When discussing functions, the term "vertical asymptote" often comes up. A vertical asymptote is a line that a graph of a function approaches, but never actually touches or crosses. In simpler terms, it represents a value that the independent variable (usually denoted as \(x\)) can get infinitely close to but never reach. In logarithmic functions, vertical asymptotes occur where the argument of the logarithm equals zero.
For the function \(f(x) = \log(3x + 1)\), the vertical asymptote happens where the inside of the logarithm, \(3x + 1\), equals zero. Solving \(3x + 1 = 0\) shows us this critical point, where \(x = -\frac{1}{3}\). Therefore, the vertical asymptote of this function is located at \(x = -\frac{1}{3}\). This means as \(x\) approaches \(-\frac{1}{3}\) from the right, the function value \(f(x)\) goes towards negative infinity, and we never actually cross this line on the graph.

• Vertical asymptote is defined by setting the inside of the logarithm to zero.
• For \(f(x) = \log(3x + 1)\), solve \(3x + 1 = 0\) to get the asymptote.
• Vertical asymptotes represent limitations in the domain of functions.

The domain of a function is the set of all possible input values (\(x\)) that will produce valid output values (\(f(x)\)). For a logarithmic function like \(f(x)=\log(3x+1)\), we need to ensure that the expression inside the logarithm is positive.
The argument \(3x + 1\) must be greater than zero because the logarithm function is only defined for positive arguments. To find the domain:

• Solve the inequality \(3x + 1 > 0\).
• Subtract 1: \(3x > -1\).
• Divide by 3: \(x > -\frac{1}{3}\).

So, the domain of this function is all \(x\) values greater than \(-\frac{1}{3}\). In interval notation, this is expressed as \((-\frac{1}{3}, \infty)\). This tells us that any \(x\) less than \(-\frac{1}{3}\) is not included in the domain because it would make the argument non-positive, leading to an undefined logarithmic expression.

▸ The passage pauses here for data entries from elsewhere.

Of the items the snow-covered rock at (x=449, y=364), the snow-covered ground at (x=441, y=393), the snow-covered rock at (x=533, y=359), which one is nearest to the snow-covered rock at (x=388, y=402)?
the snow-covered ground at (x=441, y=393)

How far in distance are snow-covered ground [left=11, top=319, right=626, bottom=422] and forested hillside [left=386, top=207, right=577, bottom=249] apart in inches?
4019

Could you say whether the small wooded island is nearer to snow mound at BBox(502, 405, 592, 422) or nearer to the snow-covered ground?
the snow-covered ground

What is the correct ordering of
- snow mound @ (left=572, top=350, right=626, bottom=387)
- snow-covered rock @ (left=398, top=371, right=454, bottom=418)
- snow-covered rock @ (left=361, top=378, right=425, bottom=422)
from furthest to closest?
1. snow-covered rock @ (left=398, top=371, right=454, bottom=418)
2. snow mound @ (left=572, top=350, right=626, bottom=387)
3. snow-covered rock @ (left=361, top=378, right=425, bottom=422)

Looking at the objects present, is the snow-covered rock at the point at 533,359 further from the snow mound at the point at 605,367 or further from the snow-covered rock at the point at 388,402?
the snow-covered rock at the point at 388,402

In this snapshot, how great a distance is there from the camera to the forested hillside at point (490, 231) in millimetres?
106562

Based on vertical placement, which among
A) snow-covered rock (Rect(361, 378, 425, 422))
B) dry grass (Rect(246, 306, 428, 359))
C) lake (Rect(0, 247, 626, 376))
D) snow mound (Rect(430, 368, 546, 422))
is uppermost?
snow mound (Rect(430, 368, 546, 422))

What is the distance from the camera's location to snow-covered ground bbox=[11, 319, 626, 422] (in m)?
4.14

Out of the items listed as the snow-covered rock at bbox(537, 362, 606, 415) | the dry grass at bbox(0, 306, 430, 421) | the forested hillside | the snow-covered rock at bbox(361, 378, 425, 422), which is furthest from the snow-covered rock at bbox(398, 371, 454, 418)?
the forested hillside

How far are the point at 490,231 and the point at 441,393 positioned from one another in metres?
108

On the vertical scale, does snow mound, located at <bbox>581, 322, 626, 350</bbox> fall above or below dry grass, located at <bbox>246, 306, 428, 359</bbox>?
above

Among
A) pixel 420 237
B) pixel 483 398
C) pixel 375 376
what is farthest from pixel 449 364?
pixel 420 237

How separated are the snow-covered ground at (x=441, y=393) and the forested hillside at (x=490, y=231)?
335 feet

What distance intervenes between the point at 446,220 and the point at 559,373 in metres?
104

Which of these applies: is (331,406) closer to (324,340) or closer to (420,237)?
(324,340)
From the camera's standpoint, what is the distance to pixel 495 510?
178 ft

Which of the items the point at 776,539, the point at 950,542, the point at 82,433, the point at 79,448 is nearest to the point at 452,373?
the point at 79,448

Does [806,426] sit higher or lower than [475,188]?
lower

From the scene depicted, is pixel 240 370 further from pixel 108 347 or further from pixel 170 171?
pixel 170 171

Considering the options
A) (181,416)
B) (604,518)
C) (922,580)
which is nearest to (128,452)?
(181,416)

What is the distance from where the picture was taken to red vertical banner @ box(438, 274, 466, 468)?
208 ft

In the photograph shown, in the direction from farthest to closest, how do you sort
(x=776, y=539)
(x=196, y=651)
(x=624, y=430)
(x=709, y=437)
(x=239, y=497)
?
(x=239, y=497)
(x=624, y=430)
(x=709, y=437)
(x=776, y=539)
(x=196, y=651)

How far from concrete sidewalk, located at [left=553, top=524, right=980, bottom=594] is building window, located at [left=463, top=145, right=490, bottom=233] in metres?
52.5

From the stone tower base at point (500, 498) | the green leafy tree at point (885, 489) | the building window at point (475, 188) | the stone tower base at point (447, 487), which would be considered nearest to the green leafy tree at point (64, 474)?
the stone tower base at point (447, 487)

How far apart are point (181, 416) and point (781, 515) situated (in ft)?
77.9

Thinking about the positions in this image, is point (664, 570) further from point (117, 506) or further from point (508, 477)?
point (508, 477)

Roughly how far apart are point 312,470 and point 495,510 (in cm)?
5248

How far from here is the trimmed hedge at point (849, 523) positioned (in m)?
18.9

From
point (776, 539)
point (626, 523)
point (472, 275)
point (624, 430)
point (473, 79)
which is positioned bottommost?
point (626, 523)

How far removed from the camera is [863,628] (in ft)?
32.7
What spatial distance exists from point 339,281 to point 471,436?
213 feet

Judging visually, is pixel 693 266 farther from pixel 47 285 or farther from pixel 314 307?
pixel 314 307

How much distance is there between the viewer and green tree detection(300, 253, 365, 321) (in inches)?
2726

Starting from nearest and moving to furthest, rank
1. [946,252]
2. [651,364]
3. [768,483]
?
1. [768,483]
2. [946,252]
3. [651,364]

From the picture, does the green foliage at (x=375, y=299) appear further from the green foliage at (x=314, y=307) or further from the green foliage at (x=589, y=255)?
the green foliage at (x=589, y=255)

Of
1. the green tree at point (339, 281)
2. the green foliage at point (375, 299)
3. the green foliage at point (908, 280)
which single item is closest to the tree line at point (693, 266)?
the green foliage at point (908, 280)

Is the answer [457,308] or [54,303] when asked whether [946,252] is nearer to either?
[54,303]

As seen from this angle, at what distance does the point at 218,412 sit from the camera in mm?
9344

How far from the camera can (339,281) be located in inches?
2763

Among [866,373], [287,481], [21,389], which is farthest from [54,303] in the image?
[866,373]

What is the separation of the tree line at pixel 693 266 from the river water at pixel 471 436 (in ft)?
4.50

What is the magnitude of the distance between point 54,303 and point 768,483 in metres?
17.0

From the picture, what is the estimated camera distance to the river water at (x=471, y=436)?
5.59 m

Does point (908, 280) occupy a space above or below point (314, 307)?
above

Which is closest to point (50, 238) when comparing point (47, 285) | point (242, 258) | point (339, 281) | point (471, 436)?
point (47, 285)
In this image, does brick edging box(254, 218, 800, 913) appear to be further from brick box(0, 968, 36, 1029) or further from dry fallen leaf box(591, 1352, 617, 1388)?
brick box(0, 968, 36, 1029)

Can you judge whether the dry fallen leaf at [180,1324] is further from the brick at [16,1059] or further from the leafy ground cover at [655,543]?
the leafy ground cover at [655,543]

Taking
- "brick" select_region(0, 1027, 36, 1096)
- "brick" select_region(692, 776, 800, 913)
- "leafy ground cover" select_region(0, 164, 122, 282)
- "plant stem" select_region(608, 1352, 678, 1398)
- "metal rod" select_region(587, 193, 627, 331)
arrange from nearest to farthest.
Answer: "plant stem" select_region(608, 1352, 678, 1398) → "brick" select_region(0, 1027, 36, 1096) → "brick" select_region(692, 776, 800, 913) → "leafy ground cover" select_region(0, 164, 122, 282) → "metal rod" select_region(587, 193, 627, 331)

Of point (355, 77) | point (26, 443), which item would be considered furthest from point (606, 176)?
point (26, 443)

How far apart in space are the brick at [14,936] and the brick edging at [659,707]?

Solving inequalities is a key skill in determining the domain of logarithmic functions and finding vertical asymptotes. Inequalities help define where certain conditions about a function's argument or output hold true. Let's break down the process using an example from our exercise:
To solve for the domain of \(f(x) = \log(3x + 1)\), we solve \(3x + 1 > 0\) which ensures the inside of the logarithm is positive.
Create a step-by-step solution:

• First, isolate the term with \(x\) on one side: \(3x + 1 > 0\).
• Subtract 1 from both sides to get \(3x > -1\).
• Finally, divide by 3: \(x > -\frac{1}{3}\).

Through these steps, we've shown how inequalities help to determine the set of inputs that a function can accept. In essence, not only do inequalities help in domain determination but also in identifying critical points where asymptotes exist.